SARS-CoV-2, the virus causing the ongoing COVID-19 pandemic, is likely to keep evolving as transmission continues globally, but its severity will reduce due to immunity acquired by vaccination and infection, the World Health Organization (WHO) said on Wednesday, Trend reports citing Xinhua.
Speaking at an online briefing, WHO Director-General Tedros Adhanom Ghebreyesus gave three possible scenarios for how the pandemic could evolve this year.
"Based on what we know now, the most likely scenario is that the virus continues to evolve, but the severity of the disease it causes reduces over time as immunity increases due to vaccination and infection," he said, warning that periodic spikes in cases and deaths may occur as immunity wanes, which may require periodic boosting for vulnerable populations.

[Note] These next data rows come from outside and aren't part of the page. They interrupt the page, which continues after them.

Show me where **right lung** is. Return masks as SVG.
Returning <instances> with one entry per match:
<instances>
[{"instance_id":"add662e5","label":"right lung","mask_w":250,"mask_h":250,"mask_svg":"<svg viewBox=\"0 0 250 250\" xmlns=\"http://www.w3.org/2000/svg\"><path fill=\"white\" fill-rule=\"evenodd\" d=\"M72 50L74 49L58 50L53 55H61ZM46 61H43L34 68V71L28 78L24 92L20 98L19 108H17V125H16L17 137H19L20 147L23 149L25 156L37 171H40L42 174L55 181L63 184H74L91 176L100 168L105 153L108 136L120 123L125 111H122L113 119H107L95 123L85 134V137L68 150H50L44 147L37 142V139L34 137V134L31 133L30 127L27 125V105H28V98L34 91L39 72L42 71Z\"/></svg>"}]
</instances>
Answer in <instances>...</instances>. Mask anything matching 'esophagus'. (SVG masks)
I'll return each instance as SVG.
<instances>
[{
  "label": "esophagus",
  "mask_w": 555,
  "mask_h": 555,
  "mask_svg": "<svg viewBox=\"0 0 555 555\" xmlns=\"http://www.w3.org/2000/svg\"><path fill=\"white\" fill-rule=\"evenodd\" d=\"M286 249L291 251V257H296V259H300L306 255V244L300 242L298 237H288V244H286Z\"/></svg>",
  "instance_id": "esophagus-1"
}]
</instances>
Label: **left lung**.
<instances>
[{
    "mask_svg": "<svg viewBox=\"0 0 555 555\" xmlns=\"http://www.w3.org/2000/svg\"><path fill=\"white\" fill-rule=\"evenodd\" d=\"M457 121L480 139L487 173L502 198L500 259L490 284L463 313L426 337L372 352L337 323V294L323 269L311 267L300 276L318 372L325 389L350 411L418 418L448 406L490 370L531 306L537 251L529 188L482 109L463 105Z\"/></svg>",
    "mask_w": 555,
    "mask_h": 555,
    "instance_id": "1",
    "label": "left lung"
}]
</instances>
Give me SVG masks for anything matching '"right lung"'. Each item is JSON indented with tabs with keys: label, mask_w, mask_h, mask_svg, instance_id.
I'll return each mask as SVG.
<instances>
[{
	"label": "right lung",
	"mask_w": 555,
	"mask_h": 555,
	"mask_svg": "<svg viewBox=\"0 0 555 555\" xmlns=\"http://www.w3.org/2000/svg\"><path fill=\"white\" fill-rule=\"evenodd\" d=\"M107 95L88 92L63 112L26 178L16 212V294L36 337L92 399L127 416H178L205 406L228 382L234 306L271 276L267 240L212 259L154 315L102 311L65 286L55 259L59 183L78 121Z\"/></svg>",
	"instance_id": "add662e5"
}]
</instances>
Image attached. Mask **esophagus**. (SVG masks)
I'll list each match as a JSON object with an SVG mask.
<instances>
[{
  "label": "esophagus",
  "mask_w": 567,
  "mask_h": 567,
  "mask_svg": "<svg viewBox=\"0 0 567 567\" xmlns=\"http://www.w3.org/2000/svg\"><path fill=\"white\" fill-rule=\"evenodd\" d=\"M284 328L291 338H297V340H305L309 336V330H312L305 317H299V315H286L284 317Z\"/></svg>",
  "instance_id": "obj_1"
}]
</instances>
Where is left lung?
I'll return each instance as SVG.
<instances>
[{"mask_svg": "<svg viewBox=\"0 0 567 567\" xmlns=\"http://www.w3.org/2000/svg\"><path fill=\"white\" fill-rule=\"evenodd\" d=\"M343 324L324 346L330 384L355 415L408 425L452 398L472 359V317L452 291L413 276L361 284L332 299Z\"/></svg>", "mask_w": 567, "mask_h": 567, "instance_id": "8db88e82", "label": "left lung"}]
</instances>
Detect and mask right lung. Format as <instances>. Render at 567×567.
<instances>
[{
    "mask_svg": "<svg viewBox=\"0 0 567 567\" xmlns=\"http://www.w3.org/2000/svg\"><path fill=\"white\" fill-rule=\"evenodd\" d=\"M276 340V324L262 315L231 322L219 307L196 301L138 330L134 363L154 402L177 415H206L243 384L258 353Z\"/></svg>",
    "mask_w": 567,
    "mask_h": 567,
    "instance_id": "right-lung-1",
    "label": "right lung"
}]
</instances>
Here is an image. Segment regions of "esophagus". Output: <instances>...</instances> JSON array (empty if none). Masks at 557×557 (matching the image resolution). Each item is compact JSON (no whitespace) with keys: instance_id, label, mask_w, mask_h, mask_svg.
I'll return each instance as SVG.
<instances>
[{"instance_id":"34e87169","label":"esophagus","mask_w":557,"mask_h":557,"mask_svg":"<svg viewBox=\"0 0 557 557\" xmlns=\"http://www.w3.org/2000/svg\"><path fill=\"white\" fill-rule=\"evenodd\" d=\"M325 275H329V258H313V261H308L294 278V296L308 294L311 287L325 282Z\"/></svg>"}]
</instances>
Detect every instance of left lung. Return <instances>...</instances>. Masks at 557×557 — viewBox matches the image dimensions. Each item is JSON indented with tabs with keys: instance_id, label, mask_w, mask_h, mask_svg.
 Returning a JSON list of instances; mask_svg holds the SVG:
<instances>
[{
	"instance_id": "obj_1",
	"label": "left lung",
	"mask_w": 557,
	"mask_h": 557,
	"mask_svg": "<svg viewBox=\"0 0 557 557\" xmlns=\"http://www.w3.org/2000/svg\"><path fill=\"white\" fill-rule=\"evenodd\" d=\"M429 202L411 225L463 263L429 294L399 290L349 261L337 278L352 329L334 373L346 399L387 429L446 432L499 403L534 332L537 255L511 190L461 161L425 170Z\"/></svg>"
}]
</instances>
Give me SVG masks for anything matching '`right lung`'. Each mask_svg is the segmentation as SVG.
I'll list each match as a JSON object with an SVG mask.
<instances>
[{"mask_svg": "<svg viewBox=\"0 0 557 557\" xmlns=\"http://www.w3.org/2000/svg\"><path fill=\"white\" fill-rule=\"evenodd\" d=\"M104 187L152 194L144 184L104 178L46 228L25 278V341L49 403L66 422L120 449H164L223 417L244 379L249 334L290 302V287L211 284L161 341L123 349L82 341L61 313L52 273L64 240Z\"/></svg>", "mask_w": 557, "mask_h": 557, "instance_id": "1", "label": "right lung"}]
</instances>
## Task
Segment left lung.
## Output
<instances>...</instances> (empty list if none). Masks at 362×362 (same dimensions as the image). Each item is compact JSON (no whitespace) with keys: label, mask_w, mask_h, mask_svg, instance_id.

"In the best-case scenario, we may see less severe variants emerge, and boosters or new formulations of vaccines won't be necessary," he added.
"In the worst-case scenario, a more virulent and highly transmissible variant emerges. Against this new threat, people's protection against severe disease and death, either from prior vaccination or infection, will wane rapidly."
The WHO chief put forward outright his recommendations for countries to end the acute phase of the pandemic in 2022.
"First, surveillance, laboratories, and public health intelligence; second, vaccination, public health and social measures, and engaged communities; third, clinical care for COVID-19, and resilient health systems; fourth, research and development, and equitable access to tools and supplies; and fifth, coordination, as the response transitions from an emergency mode to long-term respiratory disease management."
He reiterated that equitable vaccination remains the single most powerful tool to save lives. However, as high-income countries now roll out fourth doses of vaccination for their populations, one third of the world's population is yet to receive a single dose, including 83 percent of the population of Africa, according to WHO's data.
"This is not acceptable to me, and it should not be acceptable to anyone," Tedros said, vowing to save lives by ensuring everyone has access to tests, treatments and vaccines.